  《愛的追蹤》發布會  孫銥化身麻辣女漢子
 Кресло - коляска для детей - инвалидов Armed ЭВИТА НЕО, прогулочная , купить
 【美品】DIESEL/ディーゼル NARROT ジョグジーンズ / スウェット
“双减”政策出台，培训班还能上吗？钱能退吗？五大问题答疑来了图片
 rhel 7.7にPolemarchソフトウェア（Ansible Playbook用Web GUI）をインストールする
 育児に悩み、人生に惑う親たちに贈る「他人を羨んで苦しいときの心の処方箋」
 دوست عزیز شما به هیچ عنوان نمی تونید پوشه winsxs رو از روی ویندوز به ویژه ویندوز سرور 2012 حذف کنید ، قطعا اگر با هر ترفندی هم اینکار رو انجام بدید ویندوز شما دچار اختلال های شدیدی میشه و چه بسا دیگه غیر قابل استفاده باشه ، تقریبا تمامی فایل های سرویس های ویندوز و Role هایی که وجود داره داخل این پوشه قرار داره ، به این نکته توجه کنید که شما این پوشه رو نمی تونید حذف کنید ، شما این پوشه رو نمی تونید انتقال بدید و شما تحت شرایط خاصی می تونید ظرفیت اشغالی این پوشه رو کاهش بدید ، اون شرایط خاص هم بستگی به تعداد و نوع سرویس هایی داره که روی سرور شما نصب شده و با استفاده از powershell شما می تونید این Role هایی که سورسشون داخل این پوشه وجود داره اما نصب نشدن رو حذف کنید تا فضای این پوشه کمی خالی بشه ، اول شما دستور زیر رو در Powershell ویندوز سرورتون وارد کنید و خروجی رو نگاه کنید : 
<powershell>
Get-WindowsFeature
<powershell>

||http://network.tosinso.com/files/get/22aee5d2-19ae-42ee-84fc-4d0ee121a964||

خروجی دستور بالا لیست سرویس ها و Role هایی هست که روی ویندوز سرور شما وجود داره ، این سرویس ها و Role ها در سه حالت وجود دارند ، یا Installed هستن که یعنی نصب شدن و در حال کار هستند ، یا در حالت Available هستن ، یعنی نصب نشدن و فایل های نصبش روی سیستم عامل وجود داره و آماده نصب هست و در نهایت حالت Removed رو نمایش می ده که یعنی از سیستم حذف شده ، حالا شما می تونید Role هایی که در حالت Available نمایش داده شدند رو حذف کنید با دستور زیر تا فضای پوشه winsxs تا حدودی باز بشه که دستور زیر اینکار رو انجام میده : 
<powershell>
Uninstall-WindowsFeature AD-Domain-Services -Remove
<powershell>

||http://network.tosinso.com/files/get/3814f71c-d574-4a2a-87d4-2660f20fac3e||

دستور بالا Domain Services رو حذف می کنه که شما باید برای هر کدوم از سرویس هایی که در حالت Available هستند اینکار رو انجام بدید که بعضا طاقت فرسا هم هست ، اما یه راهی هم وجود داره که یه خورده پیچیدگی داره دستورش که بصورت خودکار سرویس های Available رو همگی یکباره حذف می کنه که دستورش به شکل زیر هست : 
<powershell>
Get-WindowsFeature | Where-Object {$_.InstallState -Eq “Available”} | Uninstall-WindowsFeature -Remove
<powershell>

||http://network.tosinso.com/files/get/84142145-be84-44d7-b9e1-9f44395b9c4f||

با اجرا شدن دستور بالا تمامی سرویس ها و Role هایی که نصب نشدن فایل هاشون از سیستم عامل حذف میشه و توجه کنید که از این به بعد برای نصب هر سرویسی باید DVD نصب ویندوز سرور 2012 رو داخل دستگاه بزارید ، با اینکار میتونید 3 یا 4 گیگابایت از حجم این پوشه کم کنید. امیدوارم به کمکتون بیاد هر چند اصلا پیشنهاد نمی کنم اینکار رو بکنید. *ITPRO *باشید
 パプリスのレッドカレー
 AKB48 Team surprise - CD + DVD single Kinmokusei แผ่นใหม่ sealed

* * *

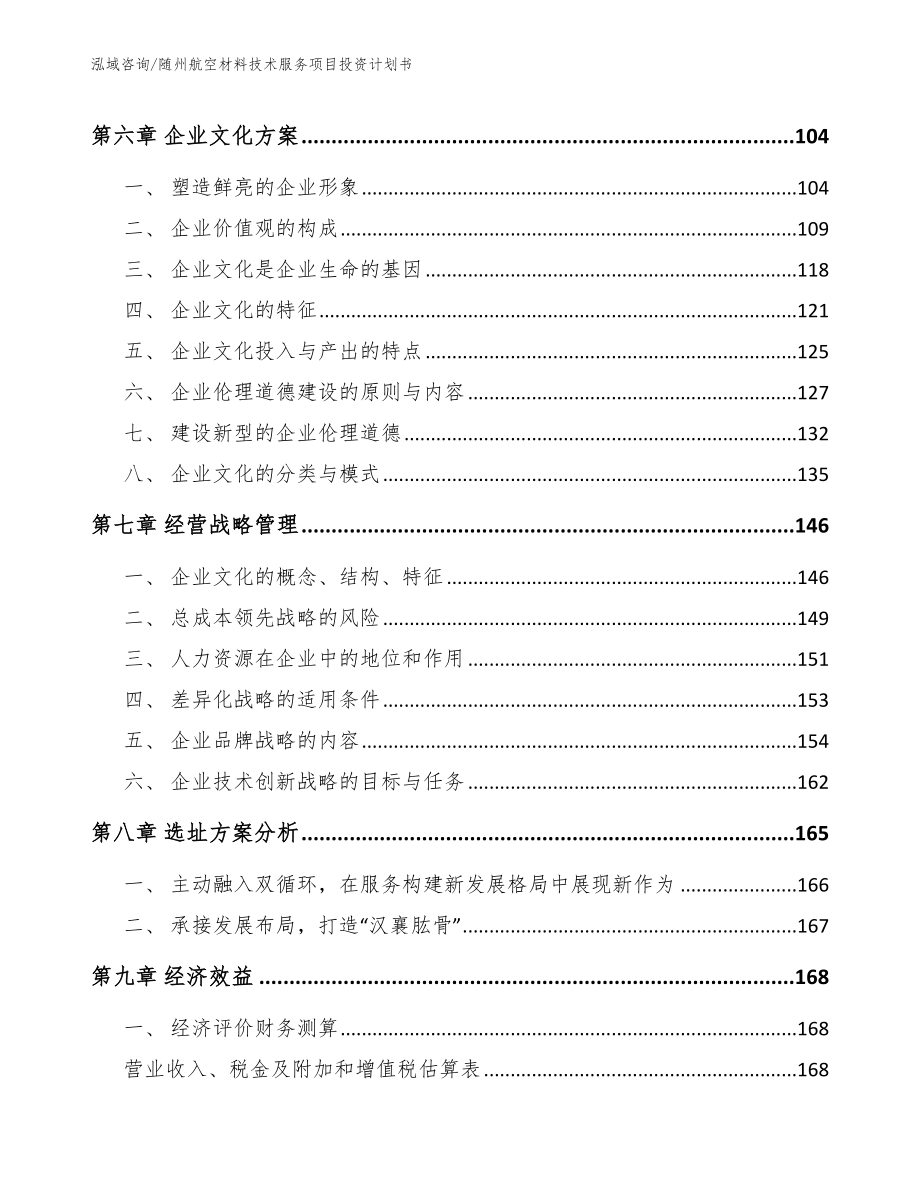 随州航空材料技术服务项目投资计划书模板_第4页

* [Directions for this task] Go through the material and copy out every line with "http" in it.

* [Result for this task]
||http://network.tosinso.com/files/get/22aee5d2-19ae-42ee-84fc-4d0ee121a964||
||http://network.tosinso.com/files/get/3814f71c-d574-4a2a-87d4-2660f20fac3e||
||http://network.tosinso.com/files/get/84142145-be84-44d7-b9e1-9f44395b9c4f||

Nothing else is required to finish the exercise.